One of the reasons we use relational database technology is that existing RDBMS implementations provide extremely mature, scalable and robust concurrency control. This means much more than simple read/write locks. For example, databases that use locking are built to scale efficiently when a particular transaction obtains /many/ locks - this is called /lock escalation/. On the other hand, some databases (for example, Oracle and PostgreSQL) don't use locks at all - instead, they use the multiversion concurrency model. This sophisticated approach to concurrency is designed to achieve higher scalability than is possible using traditional locking models. Databases even let you specify the required level of transaction isolation, allowing you to trade isolation for scalability.

Unfortunately, some Java persistence frameworks (especially CMP engines) assume that they can improve upon the many years of research and development that has gone into these relational systems by implementing their own concurrency control in the Java application. Usually, this takes the form of a comparatively crude locking model, with the locks held in the Java middle tier. There are three main problems with this approach. First, it subverts the concurrency model of the underlying database. If you have spent a lot of money on your Oracle installation, it seems insane to throw away Oracle's sophisticated multiversion concurrency model and replace it with a (less-scalable) locking model. Second, other (non-Java?) applications that share the same database are not aware of the locks. Finally, locks held in the middle tier do not naturally scale to a clustered environment. Some kind of distributed lock will be needed. At best, distributed locking will be implemented using some efficient group communication library like JGroups. At worst (for example, in OJB), the persistence framework will persist the locks to a special database table. Clearly, both of these solutions carry a heavy performance cost. Accordingly, Hibernate was designed to /not require/ any middle-tier locks - even thread synchronization is avoided. This is perhaps the best and least-understood feature of Hibernate and is the key to why Hibernate scales well. So why do other frameworks not just let the database handle concurrency?

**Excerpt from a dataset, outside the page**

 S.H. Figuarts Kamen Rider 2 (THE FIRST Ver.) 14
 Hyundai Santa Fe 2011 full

Well, the only good justification for holding locks in the middle tier is that we might be using a middle-tier cache. It turns out that the problem of ensuring consistency between the database and the cache is an extremely difficult one and solutions usually do involve some use of middle-tier locking. (Incidently, most applications which use a cache do not solve this problem correctly, even in a non-clustered environment.)

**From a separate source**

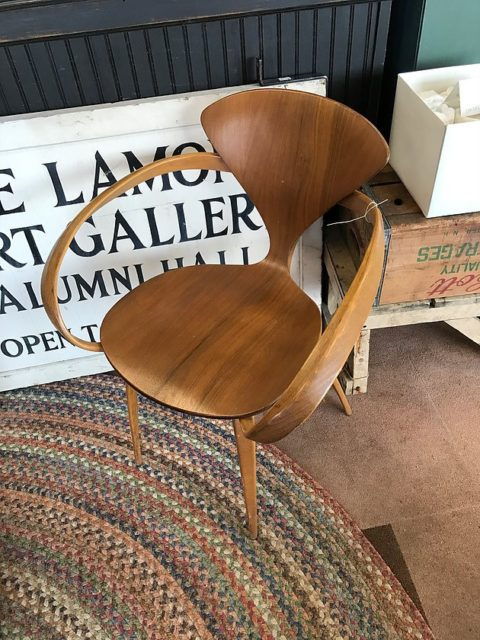 Flea Market Vintage Pretzel Chair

So, for example, when Hibernate integrates with JBoss Cache, the cache implementation must obtain clustered locks internally (again, using JGroups). In Hibernate, we consider it a quality-of-service concern of the cache implementation to provide this kind of functionality. We can do this because Hibernate, unlike many other persistence layers, features a two-level cache architecture. This design separates the transaction-scoped /session cache/ (which does /not/ require middle-tier locking and delegates concurrency concerns to the database) from the process or cluster scoped /second-level cache/ (which /may/ require middle-tier locks). So when the second-level cache is disabled for a particular class, no middle-tier lock is required. Hence, in this case, the scalability of Hibernate is limited only by the scalability of the underlying database. Our design also allows us to consider other, more sophisticated approaches to ensuring consistency between the second-level cache and database - approaches that do not require the use of middle-tier locking. I'll keep this stuff secret for now; it is an active area of investigation!

5 comments:
 
28. Jan 2004, 01:44 CET | Link
Chris Knoll
I'm not sure if it's a valid argument to say that Locking in the middle tier 'subverts the concurrency control of the underlying database.'...You make it sound like doing so makes the underlying database locking pointless (it does not!). When it makes sense, your Middle Tier can rely solely on the locking mechanisms of the underlying DB (in fact, I believe most EJB containers do this through specialized connectors).

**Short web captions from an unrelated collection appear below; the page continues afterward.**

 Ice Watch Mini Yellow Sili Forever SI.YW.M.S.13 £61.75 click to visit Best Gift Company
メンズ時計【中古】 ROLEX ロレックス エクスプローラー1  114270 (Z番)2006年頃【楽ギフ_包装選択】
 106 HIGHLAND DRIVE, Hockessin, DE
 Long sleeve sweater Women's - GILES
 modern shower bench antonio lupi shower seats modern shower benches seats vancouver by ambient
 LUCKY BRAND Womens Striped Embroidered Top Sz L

The second point I think is even worse: 'Other 'non-java' clients that share the same database do not understand the locks'. What if I'm some ubergeek that likes to look at data using a Hex editor, and instead of going through the normal database server protocols i just directly access the raw filesystem or memory and modify the data directly? Who needs all this database mumbojumbo overhead when I can just modify the bits directly? it's so fast! Did I just invalidate database locking because there's a 'back door' to the physical data? I think that's exactly what you are describing with these non-java clients, and I think the moral of the story is that clients should always go through the middle tier in order to access anything on the data tier....if you don't, where do you put your security? if you put it in the middle tier, anyone who directly accesses the data tier will not be authenticated. (But this point is diverging from the topic at hand: locks in the middle tier). If you put it in your data tier, then you have a problem arise of having different security schemas for different entities in the data tier...seems kinda messy.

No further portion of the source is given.